Acórdão do Tribunal da Relação do Porto
Processo:
9240750
Nº Convencional: JTRP00005483
Relator: EMIDIO TEIXEIRA
Descritores: PRISÃO PREVENTIVA
BUSCA DOMICILIÁRIA
RESIDÊNCIA HABITUAL
DESPACHO
FUNDAMENTAÇÃO
TRÁFICO DE ESTUPEFACIENTE
Nº do Documento: RP199208179240750
Data do Acordão: 08/17/1992
Votação: UNANIMIDADE
Tribunal Recorrido: T J ESTARREJA
Processo no Tribunal Recorrido: 305/92
Data Dec. Recorrida: 08/07/1992
Texto Integral: N
Privacidade: 1
Meio Processual: REC PENAL.
Decisão: NEGADO PROVIMENTO. CONFIRMADA A DECISÃO.
Área Temática: DIR PROC PENAL.
Legislação Nacional: CCIV66 ART82 N1.
CPP87 ART97 N4 ART204 ART209 N1 ART374 N3.

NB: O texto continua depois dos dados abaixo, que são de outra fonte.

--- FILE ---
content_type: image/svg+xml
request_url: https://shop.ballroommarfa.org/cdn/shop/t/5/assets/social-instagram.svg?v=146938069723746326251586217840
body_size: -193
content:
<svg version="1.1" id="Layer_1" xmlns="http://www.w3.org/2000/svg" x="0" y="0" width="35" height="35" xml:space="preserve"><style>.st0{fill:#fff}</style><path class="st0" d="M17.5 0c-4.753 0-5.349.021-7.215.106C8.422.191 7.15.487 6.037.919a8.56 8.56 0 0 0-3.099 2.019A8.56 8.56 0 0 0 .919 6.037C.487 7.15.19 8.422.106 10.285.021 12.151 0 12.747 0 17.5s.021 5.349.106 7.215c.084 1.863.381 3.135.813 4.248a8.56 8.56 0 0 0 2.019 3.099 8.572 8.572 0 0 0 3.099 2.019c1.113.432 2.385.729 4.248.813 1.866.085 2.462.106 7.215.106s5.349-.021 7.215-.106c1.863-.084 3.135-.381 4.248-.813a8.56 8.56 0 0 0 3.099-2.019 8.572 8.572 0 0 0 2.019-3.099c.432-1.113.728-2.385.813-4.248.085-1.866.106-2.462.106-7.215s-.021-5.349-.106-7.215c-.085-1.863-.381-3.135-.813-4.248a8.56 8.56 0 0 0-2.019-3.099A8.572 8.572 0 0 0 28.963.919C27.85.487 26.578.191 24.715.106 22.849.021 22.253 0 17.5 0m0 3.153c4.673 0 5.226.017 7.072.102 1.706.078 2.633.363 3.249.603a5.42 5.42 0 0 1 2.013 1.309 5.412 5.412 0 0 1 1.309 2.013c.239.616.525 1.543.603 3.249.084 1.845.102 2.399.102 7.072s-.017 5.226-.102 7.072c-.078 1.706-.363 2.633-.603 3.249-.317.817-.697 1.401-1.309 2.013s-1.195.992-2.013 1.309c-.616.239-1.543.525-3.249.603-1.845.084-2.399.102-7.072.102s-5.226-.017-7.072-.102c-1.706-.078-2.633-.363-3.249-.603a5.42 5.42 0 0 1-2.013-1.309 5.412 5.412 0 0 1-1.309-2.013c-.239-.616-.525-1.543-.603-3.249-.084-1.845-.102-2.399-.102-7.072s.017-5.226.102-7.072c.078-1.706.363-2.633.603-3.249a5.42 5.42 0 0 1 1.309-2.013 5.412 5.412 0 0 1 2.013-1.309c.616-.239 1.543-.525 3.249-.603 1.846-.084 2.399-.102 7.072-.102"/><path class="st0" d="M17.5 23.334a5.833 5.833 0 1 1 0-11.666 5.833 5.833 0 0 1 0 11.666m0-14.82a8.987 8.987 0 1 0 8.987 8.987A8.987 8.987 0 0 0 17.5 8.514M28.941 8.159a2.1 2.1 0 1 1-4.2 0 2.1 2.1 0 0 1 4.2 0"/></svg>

DL 430/83 DE 1983/12/13 ART23 N1.
Sumário: I - Declarando a arguida, quando se identificou, ser de raça cigana, sem residência fixa, e encontrando-se acidentalmente em certo acampamento, este não pode ter-se pela sua residência habitual, entendendo-se esta como lugar onde habitualmente se mora, onde o indivíduo vive com estabilidade e em que tem instalada e organizada a sua economia doméstica;
II - O referido acampamento, onde foi passada a busca, não passa de mero abrigo, sem condições para ser considerado domicílio - artigo 82, nº 1, do Código Civil;
III - Só em casos pontuais, " maxime " quanto à sentença, que é o acto decisório por excelência, a lei especifica pormenorizadamente, os requisitos da fundamentação
- artigo 374, nº 3, do Código de Processo Penal;
IV - Está suficientemente fundamentado - artigo 97, nº 4, do Código de Processo Penal - o despacho em que se ordena a prisão preventiva da arguida, pois que o juiz referiu os artigos 209 e 204, do Código de Processo Penal - fundamentação jurídica - e, em termos factuais, motivou-se nas condições de vida da arguida, de hábitos nómadas, a fazerem temer os perigos emoldurados no artigo 204, citado diploma;
V - Exceptuado o termo de identidade e residência, nenhuma medida de coacção pode impôr-se sem que, em concreto, se verifique, em alternativa, qualquer um dos requisitos ou pressupostos previstos no artigo 204, do Código de Processo Penal;
VI - Quando ao crime inputado corresponde pena de prisão de máximo superior a 8 anos, o juiz terá de explicitar, no despacho relativo às medidas de coacção, as razões que o levaram a não impôr a prisão preventiva - artigo 209, nº 1, do Código de Processo Penal;
VII - Havendo fortes indícios de prática pela arguida de um crime de tráfico de estupefacientes - artigo 23, nº 1, Decreto-Lei nº 430/83, de 13 de Dezembro, sem que se verifiquem os pressupostos da não aplicação da prisão preventiva, mostra-se correcto o despacho em que esta é ordenada, já que tal crime é punível com prisão de 6 a 12 anos.